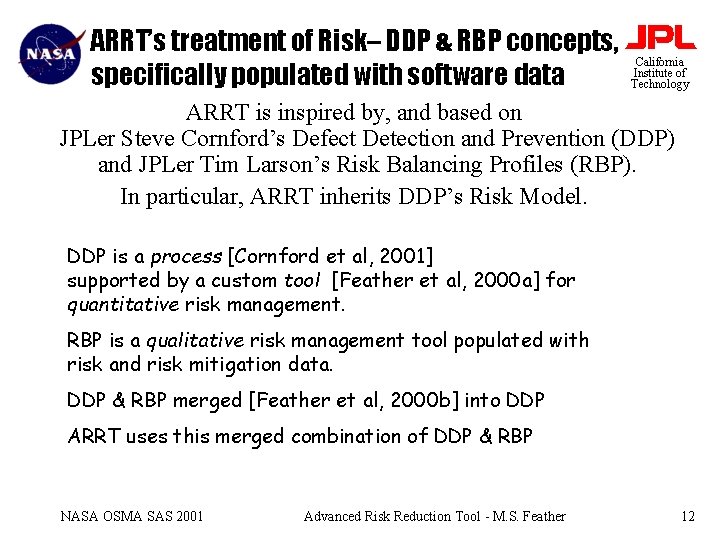 NASA

ARRT's treatment of Risk– DDP & RBP concepts, specifically populated with software data

JPL
California Institute of Technology

ARRT is inspired by, and based on JPLer Steve Cornford's Defect Detection and Prevention (DDP) and JPLer Tim Larson's Risk Balancing Profiles (RBP).

In particular, ARRT inherits DDP's Risk Model.

DDP is a process [Cornford et al, 2001] supported by a custom tool [Feather et al, 2000a] for quantitative risk management.

RBP is a qualitative risk management tool populated with risk and risk mitigation data.

DDP & RBP merged [Feather et al, 2000b] into DDP

ARRT uses this merged combination of DDP & RBP

NASA OSMA SAS 2001     Advanced Risk Reduction Tool - M.S. Feather     12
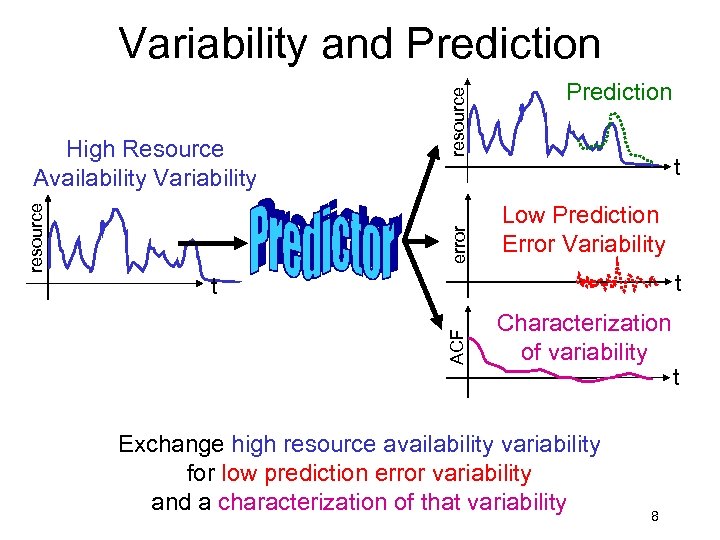 Variability and Prediction

High Resource Availability Variability

resource

t

Predictor

resource

Prediction

t

error

Low Prediction Error Variability

t

ACF

Characterization of variability

t

Exchange high resource availability variability for low prediction error variability and a characterization of that variability

8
----
Your reply should consist of one number: how many lines in the entries contain the string "with".

_Exercise answer_: 2